“如今武林正气不复,奸邪横行,可惜我已决定再不踏入江湖一步,否则定要将这些奸邪通通杀尽。”
殷离与花嗣音对视一眼,默契地并不言语。
过了半晌,怪人才稍微平复,冷声叹道:“这些年来,这贺老儿倒是越来越阴损了。”
他转过身,指着远处的几个土堆对二人说:“那些土堆里,埋的都是这些年坠下山崖而死的人。再加上一个活得人不人鬼不鬼的我,全都是那贺老儿暗地里做的孽。”
那贺青松平日里都是一副道貌岸然的样子,怎么会……
花嗣音心里感到极为震惊,但这件事带来的冲击远不如方才殷离的身世之密,所以也没有太多地表露出来。
反而是殷离清冷的声音响起:“既然都是被那伪君子所害,那前辈不该为难我们才是。”
“的确如此,可是既已活得不人不鬼,我还需要讲什么江湖道义呢。” 怪人淡淡说完,手摩挲着上衣的下摆,露出了腰间配着的一把漆黑的长刀。

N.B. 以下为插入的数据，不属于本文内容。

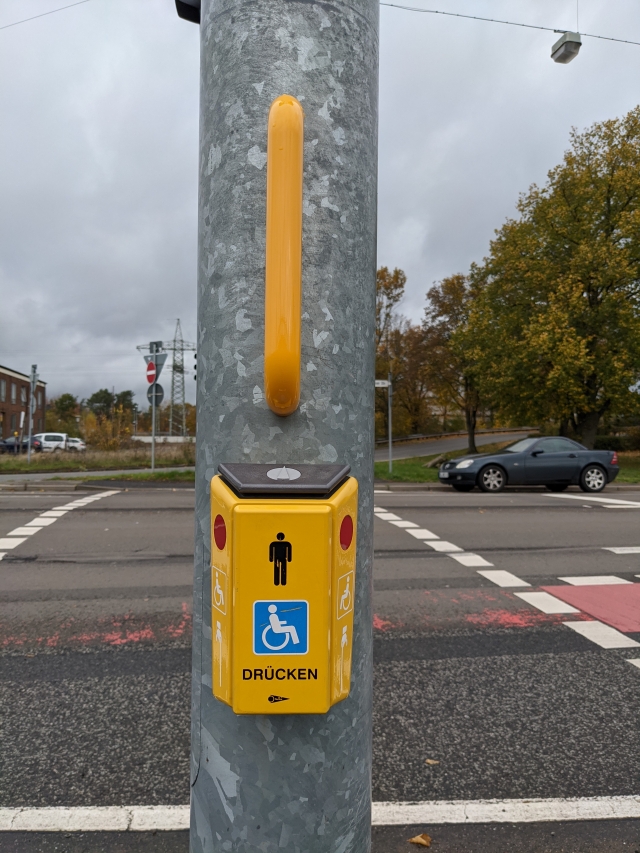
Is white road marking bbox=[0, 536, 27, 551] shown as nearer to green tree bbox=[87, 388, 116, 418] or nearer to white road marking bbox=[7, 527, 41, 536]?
white road marking bbox=[7, 527, 41, 536]

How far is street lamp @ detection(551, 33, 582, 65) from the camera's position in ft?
27.8

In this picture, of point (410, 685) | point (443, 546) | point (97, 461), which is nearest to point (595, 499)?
point (443, 546)

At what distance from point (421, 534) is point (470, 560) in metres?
1.67

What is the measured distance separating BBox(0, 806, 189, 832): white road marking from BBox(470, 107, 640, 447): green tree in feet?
74.4

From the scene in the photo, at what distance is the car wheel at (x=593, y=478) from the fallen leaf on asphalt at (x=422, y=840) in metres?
14.7

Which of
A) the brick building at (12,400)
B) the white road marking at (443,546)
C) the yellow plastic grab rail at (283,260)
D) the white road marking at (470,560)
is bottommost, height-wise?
the white road marking at (470,560)

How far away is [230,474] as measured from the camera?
1.17 metres

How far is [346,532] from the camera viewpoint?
3.88 feet

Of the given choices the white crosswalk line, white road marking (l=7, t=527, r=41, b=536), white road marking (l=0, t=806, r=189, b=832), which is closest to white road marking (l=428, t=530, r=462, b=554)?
the white crosswalk line

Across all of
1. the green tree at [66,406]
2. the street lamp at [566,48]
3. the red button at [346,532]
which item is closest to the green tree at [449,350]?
the street lamp at [566,48]

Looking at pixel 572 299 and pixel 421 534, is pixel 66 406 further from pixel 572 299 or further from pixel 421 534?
pixel 421 534

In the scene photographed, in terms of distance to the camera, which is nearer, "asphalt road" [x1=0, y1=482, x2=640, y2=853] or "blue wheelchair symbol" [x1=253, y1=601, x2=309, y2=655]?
"blue wheelchair symbol" [x1=253, y1=601, x2=309, y2=655]

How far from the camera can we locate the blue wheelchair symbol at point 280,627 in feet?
3.70

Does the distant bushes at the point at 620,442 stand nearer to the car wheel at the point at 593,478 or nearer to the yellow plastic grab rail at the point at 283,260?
the car wheel at the point at 593,478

“前些年我每日无趣得只得与自己互搏,总盼望着有人能下来陪我。到如今我觉出那清静之趣了,多两个活人,反而显得多余了。”
殷离看见那长刀,眼神一变,但仍旧不动声色。
“我说一句话,你们若对得上来,我便留你们一命。若是对不上来,也只能喂刀了。当然,对得好不好,还是我说了算。”他神情痴迷地拍了拍自己的刀鞘,“我这刀多年未饮人血,正不安分呢。”
这样赌法,的确谈不上公平。可是这怪人阴晴不定,若是与他讨价还价,也必定没有什么好的结果。还不如先应下,若是对不出来时,再想办法。
殷离与花嗣音交换了一个眼神,同时开口:“请说。”
怪人转身负手,眺望着远处的峭壁,面对重重林木掩盖,阵阵松涛似风雷而来,只觉悲怆之意从心中升起,缓声念道:“旧亭台复再登临。”

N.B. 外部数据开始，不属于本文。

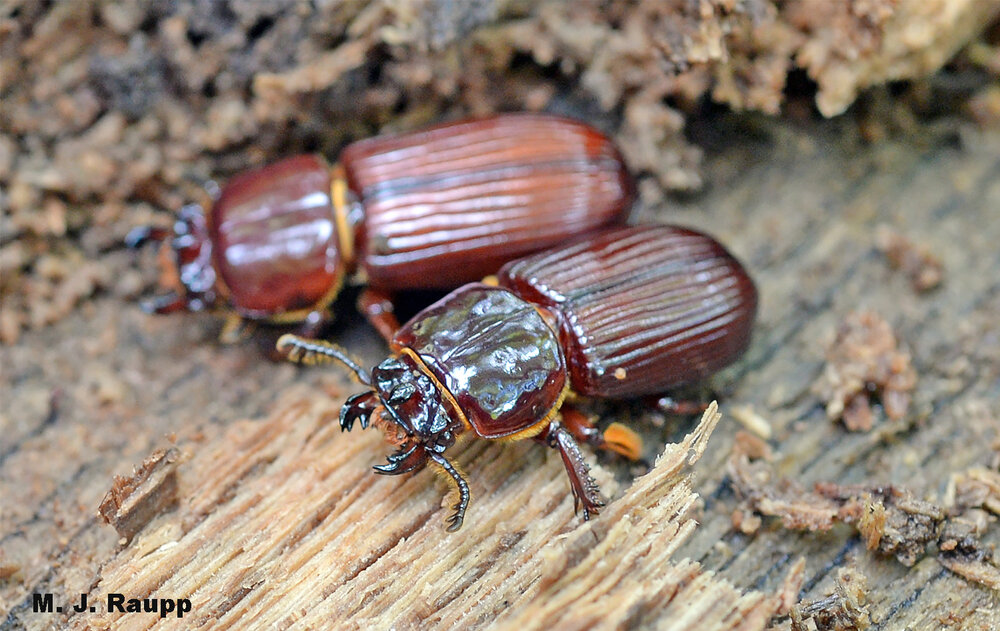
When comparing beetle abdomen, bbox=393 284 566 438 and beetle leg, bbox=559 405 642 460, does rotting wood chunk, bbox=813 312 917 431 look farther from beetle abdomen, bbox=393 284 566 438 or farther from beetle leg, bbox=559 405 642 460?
beetle abdomen, bbox=393 284 566 438

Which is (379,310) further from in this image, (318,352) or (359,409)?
(359,409)

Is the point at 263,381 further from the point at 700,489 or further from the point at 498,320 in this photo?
the point at 700,489

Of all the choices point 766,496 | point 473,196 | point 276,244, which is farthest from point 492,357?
point 276,244

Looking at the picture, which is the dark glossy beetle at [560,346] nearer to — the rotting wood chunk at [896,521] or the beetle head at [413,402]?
the beetle head at [413,402]

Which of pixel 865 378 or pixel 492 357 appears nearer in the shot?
pixel 492 357

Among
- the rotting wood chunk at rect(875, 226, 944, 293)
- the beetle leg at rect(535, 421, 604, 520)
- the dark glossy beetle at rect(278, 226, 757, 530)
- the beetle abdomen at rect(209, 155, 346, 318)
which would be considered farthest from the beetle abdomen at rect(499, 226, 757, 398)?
the rotting wood chunk at rect(875, 226, 944, 293)

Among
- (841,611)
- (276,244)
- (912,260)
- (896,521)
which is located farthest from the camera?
(912,260)

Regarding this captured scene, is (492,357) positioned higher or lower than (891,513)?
higher
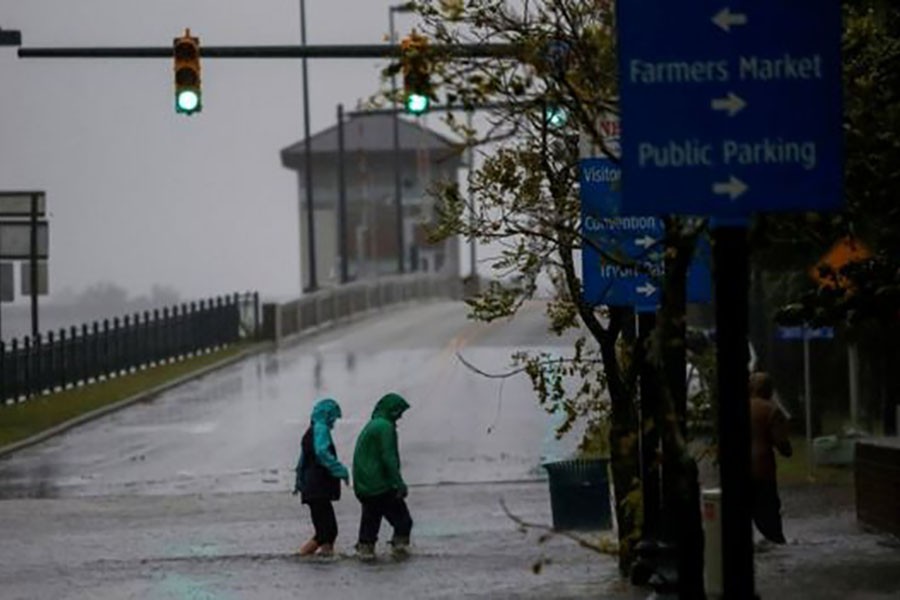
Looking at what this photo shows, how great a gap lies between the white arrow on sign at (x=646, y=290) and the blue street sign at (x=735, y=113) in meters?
5.62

这一句,要对得工整也并不是很难,只是要如何对,才能让这怪人也觉得满意?
花嗣音平素也读些诗书,略作斟酌,正要应答,却被殷离伸手止住。
“雁归来使泪沾襟。”殷离带着素来自负的微笑,一字一顿地念出了这一句。
怪人闻言一震,猛然转身,不可置信地看着她:“你竟知道。”说完又自顾自摇头道:“不可能,你才这般年纪……”
“雁翎十三刀,当年震动天下,侠名远播,晚辈虽出生得迟,亦有所耳闻。”
如此怪人,竟是当年行侠仗义,以一人一刀之力,大挫魔教弘扬正道的九州大侠沈雁翎。而雁翎刀法的最后一式,便名作“雁字回时”。
传闻此式一出,天下之间,无人能够躲过。
花嗣音心中大讶。她虽不似殷离见多识广,但也听说过些江湖掌故。传闻间这九州大侠是在大挫魔教之后退隐江湖,不知往何处去了。如今怎会在这岐山崖底,竟到了如此落魄的地步?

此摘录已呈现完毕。